- Venue: Sydney Convention and Exhibition Centre
- Date: 16 September 2000
- Competitors: 23 from 23 nations

Medalists
- 1st place, gold medalist(s):  / Ryoko Tamura / Japan
- 2nd place, silver medalist(s):  / Lyubov Bruletova / Russia
- 3rd place, bronze medalist(s):  / Anna-Maria Gradante / Germany
- 3rd place, bronze medalist(s):  / Ann Simons / Belgium

= Judo at the 2000 Summer Olympics – Women's 48 kg =

These are the results of the women's 48 kg (also known as extra-lightweight) competition in judo at the 2000 Summer Olympics in Sydney. A total of 23 women qualified for this event, limited to jūdōka whose body weight was less than, or equal to, 48 kilograms.
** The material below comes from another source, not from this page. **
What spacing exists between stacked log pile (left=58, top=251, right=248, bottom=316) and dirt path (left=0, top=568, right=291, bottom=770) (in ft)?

Competition took place in the Sydney Convention and Exhibition Centre on 16 September.

==Competitors==

| Athlete | Nation |
|---|---|
| Tania Tallie | South Africa |
| Zhao Shunxin | China |
| Ryoko Tamura | Japan |
| Lyudmyla Lusnikova | Ukraine |
| Lauren Meece | United States |
| Neşe Şensoy Yıldız | Turkey |
| Maarit Kallio | Finland |
| Adriana Angeles Lozada | Mexico |
| Vanesa Arenas | Spain |
| Sarah Nichollo-Rosso | France |
| Cha Hyon-Hyang | North Korea |
| Galina Atayeva | Turkmenistan |
| Park Sung-Ja | South Korea |
| Laura Manuela Moise | Romania |
| Amarilis Savón | Cuba |
| Natalya Kuligina | Kyrgyzstan |
| Victoria Dunn | Great Britain |
| Lyubov Bruletova | Russia |
| Ann Simons | Belgium |
| Hayet Rouini | Tunisia |
| Jenny Hill | Australia |
| Anna-Maria Gradante | Germany |
| Mariana Martins | Brazil |

== Main bracket ==
The gold and silver medalists were determined by the final match of the main single-elimination bracket.

===Repechage===
The losing semifinalists as well as those judoka eliminated in earlier rounds by the four semifinalists of the main bracket advanced to the repechage. These matches determined the two bronze medalists for the event.